A non-binary flight attendant who previously had to wear a ladies’ uniform said they had never been happier at work after a new employer allowed them to wear whatever uniform they wanted. Jamie Forsstrom has been in the air service industry for the past four years and until now they had to wear a skirt, or dress, while on the job.
But now they work for Virgin Atlantic, who today announced a new gender identity policy that allows staff members to wear whichever uniform they feel is right for them. Jamie, originally from Finland but now living in London, said they’d never been happier – and that more employers should follow Virgin Atlantic’s initiative.
Jamie said: “It means personally very very much, I’m a non-binary person and I lean on the masculine side of being non-binary – it means I get to be myself at work and wear the uniform I feel more comfortable in.
“It means everything to me, it’s such a big change.
“Previously I worked for an airline and I wore the ladies’ uniform because when I was born I was female.
“I had to wear a skirt and a jacket, I could have worn a dress or trousers, but it was a ladies’ uniform. It was ok because I wasn’t quite out at that time, I thought I needed to wear it.”
Although Virgin Atlantic have just announced the new policy, Jamie said they were free to wear whichever uniform they wanted from their very first day.
Jamie described the change as being like a ‘day and night difference’, and said that more employers should follow suit.
They continued: “I asked on my assessment day if I could wear it if I wanted to and they said yes – they asked someone high up and they said, ‘yes, no problem.
“I think they want us to feel comfortable in who we are.
“Straight away I found out, then when I had my fitting there were no problems whatsoever and there was no confusion.
“Virgin is It’s such a pioneer with this, they’re paving the way. They’re embracing eveyrone’s individuality. This is what society should be like, it’s nice when people get me.”
While Jamie started their career wearing dresses and skits, now they’ll be wearing a three-piece burgundy suit designed by Vivienne Westwood.
Jamie continued: “It’s a three-piece suit, with tie, a very nice waist coast, trousers, blazer, lovely shoes – it’s a very smart suit. I wish my everyday clothes were this nice.
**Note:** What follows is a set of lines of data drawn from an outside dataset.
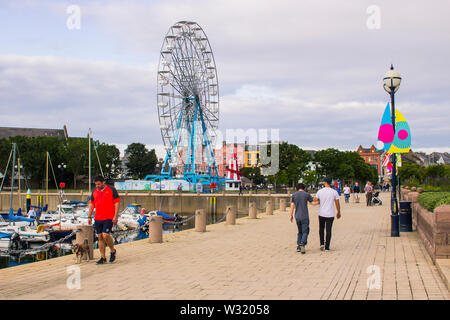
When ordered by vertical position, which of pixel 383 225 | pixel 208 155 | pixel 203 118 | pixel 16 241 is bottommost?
pixel 16 241

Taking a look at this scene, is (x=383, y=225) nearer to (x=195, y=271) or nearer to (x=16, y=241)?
(x=195, y=271)

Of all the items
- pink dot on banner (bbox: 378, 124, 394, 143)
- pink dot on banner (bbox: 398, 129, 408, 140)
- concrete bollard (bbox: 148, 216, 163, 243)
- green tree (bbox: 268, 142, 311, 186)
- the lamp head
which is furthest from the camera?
green tree (bbox: 268, 142, 311, 186)

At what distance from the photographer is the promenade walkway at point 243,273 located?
8.34 m

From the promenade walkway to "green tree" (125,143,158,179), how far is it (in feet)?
396

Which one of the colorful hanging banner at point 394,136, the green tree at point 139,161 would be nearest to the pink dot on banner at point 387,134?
the colorful hanging banner at point 394,136

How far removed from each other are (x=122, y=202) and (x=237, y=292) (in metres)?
69.8

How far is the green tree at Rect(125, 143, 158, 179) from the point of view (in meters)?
135

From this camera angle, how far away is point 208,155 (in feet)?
226

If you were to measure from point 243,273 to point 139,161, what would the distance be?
418 ft

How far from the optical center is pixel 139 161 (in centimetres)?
13525

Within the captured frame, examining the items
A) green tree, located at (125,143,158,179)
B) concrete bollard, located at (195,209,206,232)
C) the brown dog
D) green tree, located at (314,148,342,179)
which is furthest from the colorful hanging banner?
green tree, located at (125,143,158,179)

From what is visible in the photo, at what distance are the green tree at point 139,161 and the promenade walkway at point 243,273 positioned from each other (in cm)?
12084

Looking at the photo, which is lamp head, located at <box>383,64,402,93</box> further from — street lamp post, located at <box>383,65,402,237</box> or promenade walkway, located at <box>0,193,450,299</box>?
promenade walkway, located at <box>0,193,450,299</box>

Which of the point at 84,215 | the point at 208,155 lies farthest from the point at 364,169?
the point at 84,215
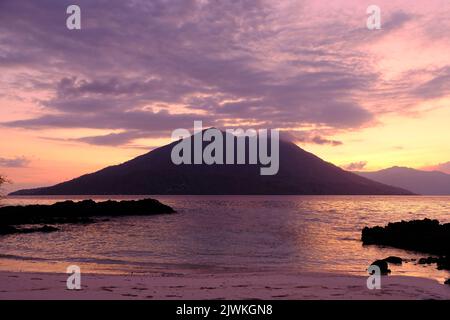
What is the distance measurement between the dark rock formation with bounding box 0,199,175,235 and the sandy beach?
127 ft

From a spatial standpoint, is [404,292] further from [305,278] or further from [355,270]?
[355,270]

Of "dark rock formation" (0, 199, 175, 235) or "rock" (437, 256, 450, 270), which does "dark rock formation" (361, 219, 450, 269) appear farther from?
"dark rock formation" (0, 199, 175, 235)

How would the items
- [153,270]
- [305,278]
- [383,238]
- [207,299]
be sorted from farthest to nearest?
[383,238], [153,270], [305,278], [207,299]

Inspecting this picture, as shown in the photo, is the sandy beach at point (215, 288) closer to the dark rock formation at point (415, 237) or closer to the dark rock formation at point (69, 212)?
the dark rock formation at point (415, 237)

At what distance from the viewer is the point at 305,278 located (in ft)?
70.1

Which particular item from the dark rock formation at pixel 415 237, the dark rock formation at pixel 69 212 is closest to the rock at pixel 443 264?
the dark rock formation at pixel 415 237

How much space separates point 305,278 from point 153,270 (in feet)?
30.6

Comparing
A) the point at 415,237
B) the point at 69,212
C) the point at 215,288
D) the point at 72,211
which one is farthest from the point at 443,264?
the point at 72,211

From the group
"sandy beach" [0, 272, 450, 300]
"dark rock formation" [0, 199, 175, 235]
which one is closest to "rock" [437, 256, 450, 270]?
"sandy beach" [0, 272, 450, 300]

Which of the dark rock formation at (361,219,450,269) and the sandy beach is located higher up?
the sandy beach

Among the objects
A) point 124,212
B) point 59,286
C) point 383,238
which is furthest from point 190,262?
point 124,212

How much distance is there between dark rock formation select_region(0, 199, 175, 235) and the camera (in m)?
71.1

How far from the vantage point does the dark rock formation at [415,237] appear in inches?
1528

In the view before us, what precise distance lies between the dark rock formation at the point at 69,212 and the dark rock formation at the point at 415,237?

“I think that other employers should welcome everyone with an open mind, now we are going to get more who are non-binary or trans, it’s important to welcome people and be understanding.
“We have pronoun badges now, people should read them – just because someone sounds female doesn’t mean they are. Also treat us like people, because we are, all of us.”
The gender identity policy launched by Virgin Atlantic gives crew, pilots, and ground team members the option to choose which of the uniforms best represents them – no matter their gender, gender identity, or gender expression.
They said they will ‘offer people a fluid approach to its red and burgundy uniforms, meaning LGBTQ+ colleagues will be able to choose either the red or the burgundy uniform, depending on which best reflects themselves’.
Launched in the airline’s ‘Be Yourself’ agenda, the announcement is part of an ongoing drive of inclusivity, and they have also updated their ticketing system to allow those who hold passports with gender-neutral gender markers to select ‘U’ or ‘X’ gender codes.
Michelle Visage, Tanya Compas, Talulah-Eve and Tyreece Nye have teamed up with Virgin Atlantic to showcase the new policy in a stylised fashion shoot that has been released today.
Michelle Visage commented: “As the mother of a non-binary child, and as an ally to the LGBTQ+ community, these efforts by Virgin Atlantic to further inclusivity for its people are extremely important and personal to me.
“People feel empowered when they are wearing what best represents them, and this gender identity policy allows people to embrace who they are and bring their full selves to work.”
Juha Jarvinen, Virgin Atlantic’s chief commercial officer said: “At Virgin Atlantic, we believe that everyone can take on the world, no matter who they are.
“That’s why it’s so important that we enable our people to embrace their individuality and be their true selves at work.
“It is for that reason that we want to allow our people to wear the uniform that best suits them and how they identify and ensure our customers are addressed by their preferred pronouns.”